Mais l’erreur d’appréciation la plus importante survient vers la fin du film, quand un Benoît XVI à bout de souffle, résolu à abdiquer la papauté, admet avoir cessé d’entendre la voix de Dieu avant de parvenir à la réentendre uniquement grâce à sa nouvelle amitié avec le cardinal Bergoglio. En disant cela, je ne souhaite en aucun cas manquer de respect au vrai pape François, mais que l’un des catholiques les plus intelligents et les plus aguerris spirituellement de ces 100 dernières années ait eu besoin de l’intervention de cardinal Bergoglio pour réentendre la voix de Dieu est parfaitement absurde. Du début à la fin de sa carrière, Joseph Ratzinger/Benoît XVI a produit l’une des théologies les plus lumineuses qu’ait connu la tradition. Qu’en 2012, il se soit senti fatigué et malade au point d’avoir l’impression de ne plus pouvoir gouverner le gros paquebot qu’est l’Église catholique, cela ne fait aucun doute. Mais qu’il ait été perdu spirituellement, c’est insensé. Là encore, c’est probablement un fantasme de certaines personnes de gauche de penser que les « conservateurs » cachent leur effondrement spirituel derrière une façade autoritariste, mais il serait tout bonnement impensable d’appliquer une telle herméneutique à Joseph Ratzinger.
Les meilleures parties du film sont, de loin, les flashbacks dans la vie de Bergoglio, qui permettent d’apporter un brillant éclairage sur le développement à la fois psychologique et spirituel du futur pape. La scène représentant sa bouleversante rencontre avec un confesseur en train de mourir d’un cancer est particulièrement touchante, et le traitement sans compromis de son action envers deux prêtres jésuites placés sous son autorité pendant la « guerre sale » en Argentine donne vraiment à comprendre son attachement profond aux plus pauvres et à un mode de vie simple.

À mon humble avis, accorder le même traitement à Joseph Ratzinger aurait grandement amélioré le film. Si seulement nous avions eu droit à un flashback du garçon de seize ans issu d’une famille profondément antinazie, forcé de passer son service militaire dans les dernières heures du Troisième Reich, nous aurions pu mieux comprendre la grande méfiance de Ratzinger envers les utopies sécularistes et totalitaires ainsi qu’envers toute forme de culte de la personnalité.
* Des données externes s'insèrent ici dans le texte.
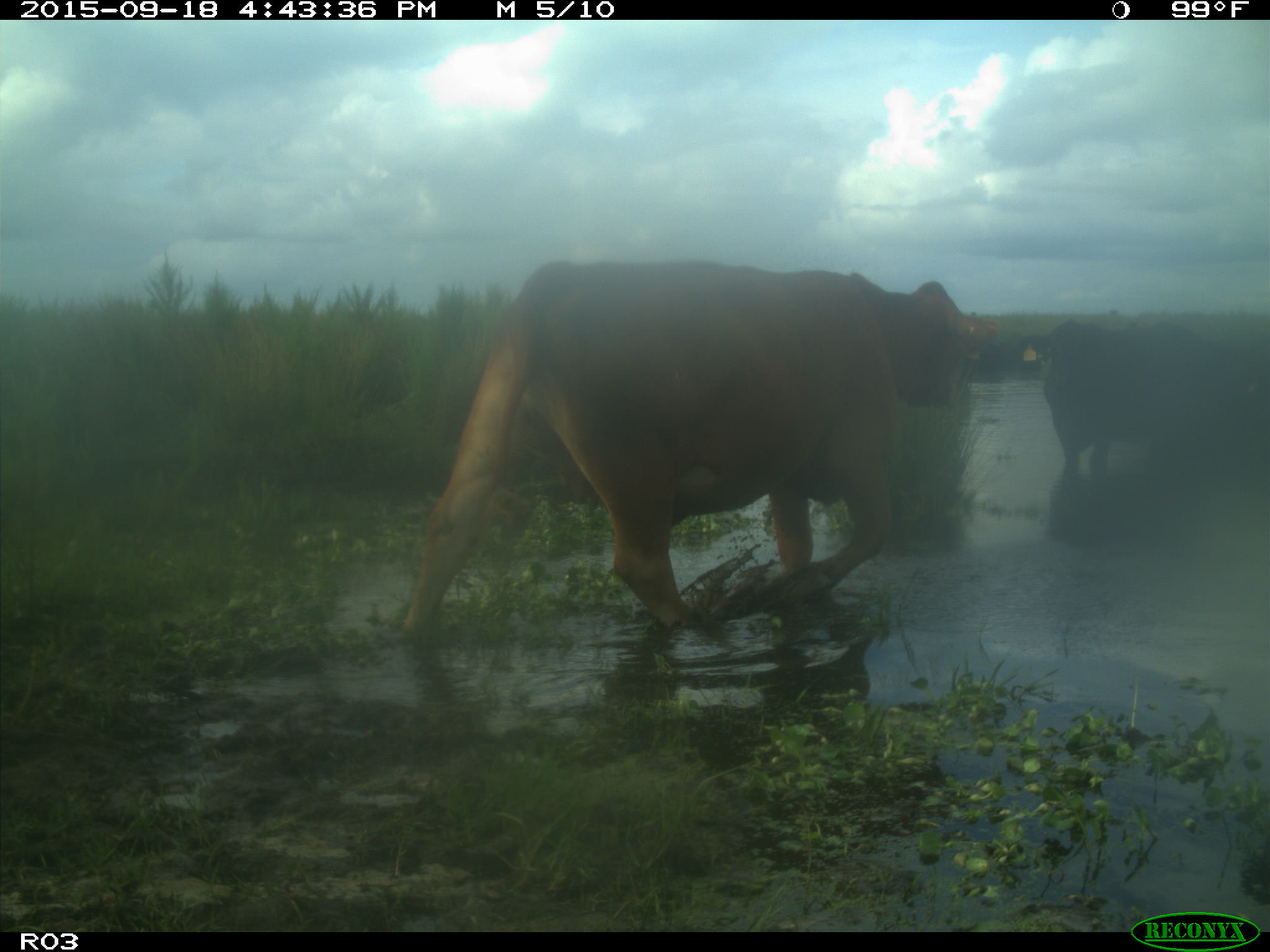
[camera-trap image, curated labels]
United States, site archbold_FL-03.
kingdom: Animalia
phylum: Chordata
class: Mammalia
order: Artiodactyla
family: Bovidae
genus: Bos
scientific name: Bos taurus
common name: domestic cow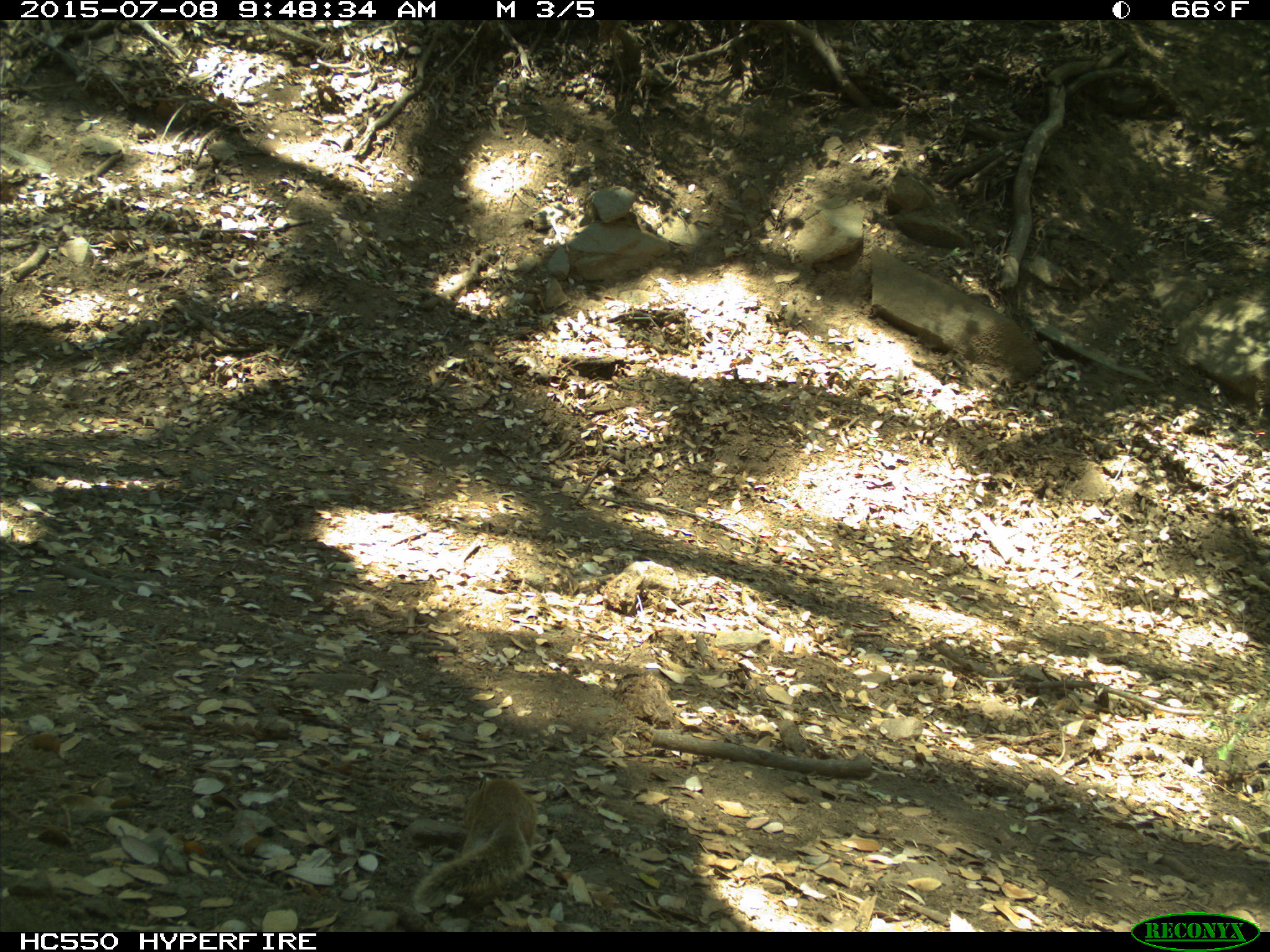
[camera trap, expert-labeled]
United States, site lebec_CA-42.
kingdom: Animalia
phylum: Chordata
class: Mammalia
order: Rodentia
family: Sciuridae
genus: Otospermophilus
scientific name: Otospermophilus beecheyi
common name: california ground squirrel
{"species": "Otospermophilus beecheyi (california ground squirrel)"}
Si seulement nous avions eu droit à un flashback du jeune prêtre, peritus du cardinal Frings, jeune leader de la faction libérale pendant Vatican II avide de sortir du conservatisme préconciliaire, nous aurions compris que nous n’avons pas affaire à un défenseur simpliste du statu quo. Si seulement nous avions eu droit à un flashback du professeur de l’université de Tübingen, scandalisé par l’extrémisme de l’après Concile où l’on jetait le bébé théologique avec l’eau du bain, nous aurions pu comprendre sa réticence à changer les choses pour le seul principe de les changer. Si seulement nous avions eu droit à un flashback du préfet de la Congrégation pour la Doctrine de la Foi, à l’origine d’un document nuancé, à la fois critique sensée et vif éloge de la théologie de la libération, nous aurions réalisé à quel point le pape Benoît était loin d’être indifférent au cri des pauvres.
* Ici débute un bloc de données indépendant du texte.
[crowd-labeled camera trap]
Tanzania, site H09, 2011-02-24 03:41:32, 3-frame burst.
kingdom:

Bien sûr, je me rends bien compte qu’un tel traitement aurait donné lieu à un film beaucoup plus long. Et alors ? J’aurais été heureux de visionner un film de quatre heures pour peu qu’il eut été aussi honnête et éclairant vis-à-vis de Joseph Ratzinger qu’il ne l’est vis-à-vis de Jorge Mario Bergoglio. Non seulement cela aurait donné lieu à une étude psychologique passionnante, mais cela aurait également permis de montrer deux visions ecclésiales à la fois différentes et complémentaires. Au lieu de cela, nous avons eu droit à une caricature grossière.